Between 1972-1975, Jonathan Holstein and Gail van der Hoof sent iterations of Abstract Design in American Quilts to museums around the U.S. and to Europe. The quilts’ most distant trip, however, was to Japan in 1975-1976.
In November 1974, Holstein and van der Hoof received two different requests from Japanese institutions to borrow Abstract Design in American Quilts. One was from the Shiseido Cosmetics company, which wanted a blockbuster exhibition to inaugurate the gallery space in their newly rebuilt flagship store in Tokyo’s toniest district, Ginza. The other request was from the Museum of Modern Art, Kyoto (MoMAK), one of Japan’s four national modern art museums, which was hoping to obtain an exhibition of American folk art to coincide with the U.S. Bicentennial. The stature of these two institutions is evidence of the attention the Holstein/van der Hoof collection had garnered since 1971, not just in the U.S. but globally. Shiseido's American Pieced Quilts was on view from March 2 to 11, 1974. MoMAK's American Quilts opened on July 4, 1976 and delighted audiences in Japan's ancient capital for another month (the quilts toured a handful of smaller cities around Japan prior to arriving in Kyoto).

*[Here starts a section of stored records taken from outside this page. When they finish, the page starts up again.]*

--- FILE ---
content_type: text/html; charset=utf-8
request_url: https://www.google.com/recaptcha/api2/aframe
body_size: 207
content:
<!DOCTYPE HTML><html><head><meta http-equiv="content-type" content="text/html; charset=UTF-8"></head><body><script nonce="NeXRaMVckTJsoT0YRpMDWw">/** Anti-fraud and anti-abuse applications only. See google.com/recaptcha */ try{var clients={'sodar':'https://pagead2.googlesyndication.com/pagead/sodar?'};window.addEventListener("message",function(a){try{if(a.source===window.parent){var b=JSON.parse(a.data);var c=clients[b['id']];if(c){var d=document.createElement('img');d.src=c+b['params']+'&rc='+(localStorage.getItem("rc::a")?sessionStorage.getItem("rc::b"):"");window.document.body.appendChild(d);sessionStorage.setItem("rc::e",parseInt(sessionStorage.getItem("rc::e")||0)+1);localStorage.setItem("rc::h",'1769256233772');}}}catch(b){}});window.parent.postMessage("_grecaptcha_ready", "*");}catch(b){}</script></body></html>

The quilts’ journey to Japan was a resounding success. The Director of the American Center in Kyoto, a co-sponsor of the MoMAK exhibition, reported that “the show was a smash hit everywhere it went” and that MoMAK’s attendance figure of 16,000 was 50% higher than normal. Additionally, the museum’s two catalog printings both sold out, the exhibition was written up in major newspapers and art journals, and NHK, Japan’s public broadcasting company, covered its opening event.
Thousands of Japanese people saw the exhibition and were exposed to the publicity surrounding it. Shortly thereafter, a quiltmaking boom hit Japan, a phenomenon for which Abstract Design in American Quilts is at least partly responsible.